C’è la medesima impronta nel songwriting (oserei fin troppo, a questo giro è diventato un attimo ripetitivo) ma consegnata ad arrangiamenti che privilegiano l'ensemble da camera, con il pianoforte di Benjamin Ventura e un quartetto d’archi (Sara Pastine e Fausto Cigarini al violino, Salvatore Borrelli alla viola, Lorenzo Cosi al violoncello) ad affiancare il solito Francesco Aprili alla batteria (qui peraltro ridotto al minimo indispensabile).
Il risultato è una serie infinita di ballate, con solo “I pomeriggi” a rappresentare quella quota “Pop anni ‘80 di derivazione dalliana” che è una delle cifre più importanti del cantautore novarese e che pervadeva anche “Erica cuore ad elica”, ultimo brano pre Covid ad essere pubblicato. In mezzo, come a dividere idealmente il percorso narrativo in due parti, la title track, uno strumentale dal sapore agrodolce che risente molto del suo recente lavoro con le soundtrack.
Alcune cose sono riuscitissime, vedi “Giorni felici”, dichiarazione d'amore atipica ad una ragazza che resiste in un mondo che sta andando a pezzi, la febbre di vita e la voglia d’avventura che non spariscono nonostante l’impossibilità di decifrare il contemporaneo. Il tutto condito da un testo che come al solito gioca con l'ironia e fa uso di immagini ardite e apparentemente surreali, e da una melodia che, pur replicando un po’ troppo pedissequamente il modello di “Napoleone”, sa comunque offrire squarci di grande emozione.

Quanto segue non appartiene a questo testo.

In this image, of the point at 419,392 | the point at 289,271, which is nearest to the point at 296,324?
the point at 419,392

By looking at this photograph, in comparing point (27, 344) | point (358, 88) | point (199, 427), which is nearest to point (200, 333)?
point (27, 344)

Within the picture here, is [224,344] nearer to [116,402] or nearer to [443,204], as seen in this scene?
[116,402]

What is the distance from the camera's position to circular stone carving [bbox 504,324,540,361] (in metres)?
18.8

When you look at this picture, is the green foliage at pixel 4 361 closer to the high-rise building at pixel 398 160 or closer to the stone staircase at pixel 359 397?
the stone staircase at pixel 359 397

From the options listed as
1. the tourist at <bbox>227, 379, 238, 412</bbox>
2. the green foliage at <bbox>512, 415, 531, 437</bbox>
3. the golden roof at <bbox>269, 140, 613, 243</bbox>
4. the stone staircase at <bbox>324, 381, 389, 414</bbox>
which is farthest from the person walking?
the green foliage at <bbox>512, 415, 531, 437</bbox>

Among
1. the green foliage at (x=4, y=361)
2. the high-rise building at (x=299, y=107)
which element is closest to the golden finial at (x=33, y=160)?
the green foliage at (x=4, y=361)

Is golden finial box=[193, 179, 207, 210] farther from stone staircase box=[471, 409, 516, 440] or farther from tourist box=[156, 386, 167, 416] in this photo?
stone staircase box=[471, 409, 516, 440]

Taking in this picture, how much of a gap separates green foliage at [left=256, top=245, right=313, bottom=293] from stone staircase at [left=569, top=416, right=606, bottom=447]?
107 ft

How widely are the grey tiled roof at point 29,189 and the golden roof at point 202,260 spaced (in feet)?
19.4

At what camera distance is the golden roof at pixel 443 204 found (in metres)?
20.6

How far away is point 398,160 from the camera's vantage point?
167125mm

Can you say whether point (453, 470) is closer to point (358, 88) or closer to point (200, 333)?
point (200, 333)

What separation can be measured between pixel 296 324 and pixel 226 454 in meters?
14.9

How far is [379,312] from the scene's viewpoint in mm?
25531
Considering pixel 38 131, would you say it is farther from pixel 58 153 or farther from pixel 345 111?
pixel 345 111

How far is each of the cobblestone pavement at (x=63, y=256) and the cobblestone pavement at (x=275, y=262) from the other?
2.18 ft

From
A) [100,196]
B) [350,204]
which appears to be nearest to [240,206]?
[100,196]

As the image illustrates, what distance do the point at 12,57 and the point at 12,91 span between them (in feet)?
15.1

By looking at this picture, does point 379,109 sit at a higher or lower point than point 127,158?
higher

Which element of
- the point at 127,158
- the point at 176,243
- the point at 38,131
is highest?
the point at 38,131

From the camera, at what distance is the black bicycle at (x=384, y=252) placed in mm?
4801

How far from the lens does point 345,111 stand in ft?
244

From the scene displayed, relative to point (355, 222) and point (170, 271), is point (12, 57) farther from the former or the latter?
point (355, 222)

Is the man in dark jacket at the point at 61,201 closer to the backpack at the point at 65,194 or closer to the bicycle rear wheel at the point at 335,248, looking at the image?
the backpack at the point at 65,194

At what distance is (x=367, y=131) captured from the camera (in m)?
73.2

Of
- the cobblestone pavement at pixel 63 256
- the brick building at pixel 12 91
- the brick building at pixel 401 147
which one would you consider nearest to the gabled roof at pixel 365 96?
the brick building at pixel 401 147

È molto bella anche l'opener “Rococò”, che ha la sua forza in un bel refrain, all'inizio interlocutorio ma che dopo qualche ascolto rivela tutto il suo potenziale. E poi c’è “Supermercato”, che riprende in un certo senso l'immaginario anti consumista del “Marcovaldo” di Calvino, attraverso un ritratto divertente ma allo stesso tempo inquietante di una città ai tempi del lockdown.
Questi a mio parere gli highlight, assieme ovviamente alla già citata “I pomeriggi”, unico episodio davvero ritmato e in un certo senso ricollegabile alla passata produzione.
Il resto è sempre di ottima qualità ma non riesce a cogliere pienamente nel segno, compreso il duetto con Elisa in “Bloody Mary”, gradevole ma che tuttavia non decolla mai, il contributo della cantante piuttosto superfluo, con la sua voce che non riesce mai davvero ad impattare sul brano.
È un peccato perché i due lavori precedenti erano di un livello decisamente superiore e avevano generato aspettative altissime, per uno dei pochissimi artisti italiani a sapersi muovere con disinvoltura tra la dimensione It Pop e quella più profonda e cantautorale, spesso operando una sapiente sintesi di entrambe.
Qui l'impressione è che le circostanze drammatiche di questo ultimo anno e mezzo l'abbiano spinto a concentrarsi su una dimensione più intima della scrittura, camminando in punta di piedi e utilizzando gli archi e il pianoforte per recuperare una bellezza e un'armonia a lungo perdute.
Non sarà questo mezzo falso a cancellare lo status di Giorgio Poi, che resta a mio parere uno degli autori più grandi che abbiamo al momento nel nostro paese; la consacrazione è solo rimandata, ma il dispiacere per l’occasione persa rimarrà a lungo, temo.